I went through a similar thing when I was a child, except my mother also used to scratch so hard she'd draw blood, and spit in my face and scream so loudly directly into my ear that I now have permanent hearing problems in one ear. It started out the way you're describing it though :( I felt like you but didn't get the help I needed, and ended up attempting suicide when I was 17. She still uses the suicide attempt against me ten years later and jokes about how I'm such a screw up that I even failed at killing myself. PLEASE do not let things get to that point - I don't want you to end up like me!
Please document your marks and bruises by taking pictures of them on a camera or your phone (if you have one) or asking a trusted friend to take the pictures and email them to you. If you are still in school, your school counselor or pretty much any teacher is obligated to take action if there's any suspicion of child/adolescent abuse. Show the actual bruises if you still have them, and the photos you have. Tell them what you are going through, and that you tried to reason with your mother and avoided doing anything that might trigger her, but nothing helps. If you are worried that your mother will retaliate against you for reporting her, tell the teacher/counselor about your concerns about your safety. Ask them if they are going to write up a report, and if you should get a copy to show to the police because you're scared about your safety. They will take you all the more seriously if you make it clear that you expect them to do something to help you.
My suggestion is to go somewhere quiet and think about what you are going to say before you talk to the teacher or counselor, maybe write it down as a statement. You need to make sure that you communicate carefully, because often times young people are accused of being hormonal/emotional and blowing things out of proportion. It's up to you, but I would focus on the following things: public shaming and bullying regarding your weight and acne, her inability to manage her anger/uncontrolled outbursts of rage, and physical abuse... but leave out how she nitpicks the way you do laundry or whatever (because ALL parents nag about that stuff and that's not abuse!) You need to emphasize that she does NOT use her words and physical contact in the context of discipling or advising you, she does it to make you feel small and intimidate you. Some authority figures unfortunately believe that a little bit of physical punishment is a legit form of parental discipline and might not take you seriously if you just say "mom says mean things and hits me sometimes." However, if you emphasize that her actions and behavior are well beyond the realm of any well-meaning parenting style, you will get better results.

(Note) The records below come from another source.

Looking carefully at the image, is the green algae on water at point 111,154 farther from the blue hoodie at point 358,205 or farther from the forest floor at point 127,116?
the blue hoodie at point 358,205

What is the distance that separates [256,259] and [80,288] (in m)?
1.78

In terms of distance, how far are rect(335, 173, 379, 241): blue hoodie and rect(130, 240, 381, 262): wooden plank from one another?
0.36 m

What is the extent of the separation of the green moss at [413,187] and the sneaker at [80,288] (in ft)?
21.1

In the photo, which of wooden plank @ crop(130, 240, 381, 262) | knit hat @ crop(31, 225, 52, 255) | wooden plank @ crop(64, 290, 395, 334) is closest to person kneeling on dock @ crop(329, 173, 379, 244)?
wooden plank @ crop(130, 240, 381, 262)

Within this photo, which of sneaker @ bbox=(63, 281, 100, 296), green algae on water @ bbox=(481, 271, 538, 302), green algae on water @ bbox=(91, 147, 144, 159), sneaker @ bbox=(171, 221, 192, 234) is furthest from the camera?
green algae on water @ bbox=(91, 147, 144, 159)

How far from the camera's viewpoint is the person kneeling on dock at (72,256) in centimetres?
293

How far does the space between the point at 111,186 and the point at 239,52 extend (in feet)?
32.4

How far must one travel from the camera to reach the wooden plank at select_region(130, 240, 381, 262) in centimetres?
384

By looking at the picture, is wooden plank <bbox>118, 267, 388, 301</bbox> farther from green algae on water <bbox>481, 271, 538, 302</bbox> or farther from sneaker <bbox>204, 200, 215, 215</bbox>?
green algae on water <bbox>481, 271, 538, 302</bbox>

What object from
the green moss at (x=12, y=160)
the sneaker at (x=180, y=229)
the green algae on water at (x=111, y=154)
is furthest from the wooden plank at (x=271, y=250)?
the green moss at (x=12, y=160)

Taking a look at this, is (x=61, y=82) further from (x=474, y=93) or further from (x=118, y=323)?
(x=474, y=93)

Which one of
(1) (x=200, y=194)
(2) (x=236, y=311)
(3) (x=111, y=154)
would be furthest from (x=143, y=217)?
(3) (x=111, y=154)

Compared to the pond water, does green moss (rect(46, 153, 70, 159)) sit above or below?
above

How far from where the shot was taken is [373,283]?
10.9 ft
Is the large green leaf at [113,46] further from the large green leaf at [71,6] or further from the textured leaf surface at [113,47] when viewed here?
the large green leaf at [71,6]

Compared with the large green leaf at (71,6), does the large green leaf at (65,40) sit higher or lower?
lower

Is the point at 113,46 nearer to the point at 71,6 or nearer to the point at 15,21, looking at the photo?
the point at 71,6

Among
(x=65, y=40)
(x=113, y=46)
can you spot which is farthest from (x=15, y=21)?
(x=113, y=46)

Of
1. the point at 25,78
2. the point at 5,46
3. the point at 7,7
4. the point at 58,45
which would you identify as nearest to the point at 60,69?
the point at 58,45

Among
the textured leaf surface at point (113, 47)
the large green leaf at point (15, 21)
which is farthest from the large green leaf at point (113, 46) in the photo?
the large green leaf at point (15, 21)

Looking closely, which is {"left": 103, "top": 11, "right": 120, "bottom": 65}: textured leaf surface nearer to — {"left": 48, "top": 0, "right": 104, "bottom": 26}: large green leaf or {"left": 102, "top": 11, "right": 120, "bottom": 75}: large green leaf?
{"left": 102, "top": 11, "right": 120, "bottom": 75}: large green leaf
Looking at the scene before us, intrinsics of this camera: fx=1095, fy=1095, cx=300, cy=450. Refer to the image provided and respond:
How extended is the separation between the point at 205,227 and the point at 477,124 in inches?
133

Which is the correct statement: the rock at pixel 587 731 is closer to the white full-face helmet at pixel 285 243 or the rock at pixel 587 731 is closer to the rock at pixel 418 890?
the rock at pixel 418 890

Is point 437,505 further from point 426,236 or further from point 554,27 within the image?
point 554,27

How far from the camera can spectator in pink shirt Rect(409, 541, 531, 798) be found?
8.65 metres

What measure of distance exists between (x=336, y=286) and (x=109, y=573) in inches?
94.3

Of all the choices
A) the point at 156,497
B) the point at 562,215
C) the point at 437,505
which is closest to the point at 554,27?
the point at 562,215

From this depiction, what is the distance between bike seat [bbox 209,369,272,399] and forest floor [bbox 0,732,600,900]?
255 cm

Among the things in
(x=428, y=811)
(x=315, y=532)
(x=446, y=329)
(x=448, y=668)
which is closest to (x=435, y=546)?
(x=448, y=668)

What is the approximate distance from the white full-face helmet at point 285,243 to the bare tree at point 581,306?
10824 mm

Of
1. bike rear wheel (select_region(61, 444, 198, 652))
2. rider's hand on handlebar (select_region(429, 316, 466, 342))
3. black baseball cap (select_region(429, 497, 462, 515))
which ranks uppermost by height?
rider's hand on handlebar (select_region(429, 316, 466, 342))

I'm not trying to scare you, I'm just trying to tell you all the things I wish an adult had told me back when I was growing up. I have three final pieces of advice for you: 1. Specifically tell an adult at your school that you are feeling suicidal because of your home environment, and ask if there's any way to get psychiatric help/counseling (trust me, it's really helpful.) 2. Pack a small bag/backpack with one change of clothing, clean underwear, toothbrush/toiletries, and any other necessities that you might need for an overnight stay somewhere and keep it somewhere that's easy for you to access in an emergency, and 3. If the school was unable to help you or things escalate to the point that you're in serious danger, grab the bag and get yourself to the nearest police station for help.
I'm praying for you, and hope that you get the help that you need.
Don't talk back, that's all you have to do. And yeah you're mom is being a b****, I've went through the same thing w my father. Criticized me on everything, but don't take it to heart. They are unhappy with themselves. If she's hurting you like my father did to me, than leave. Call the police and leave. We can't help you. At all. Take that sh** in your own matters Bc we can't do anything about it. How about you actually stand up for your self and leave? Idk what else to say to this but you'll get through it. I hope everything goes well (:
She's unhappy with herself and is taking it out on you. A lot of parents try to live vicariously through their children, but if they don't see their children in a positive light, then it messes up their "living vicariously" thing. You're being abused and should probably find a way out. Don't try to be perfect, don't let her ideas control you.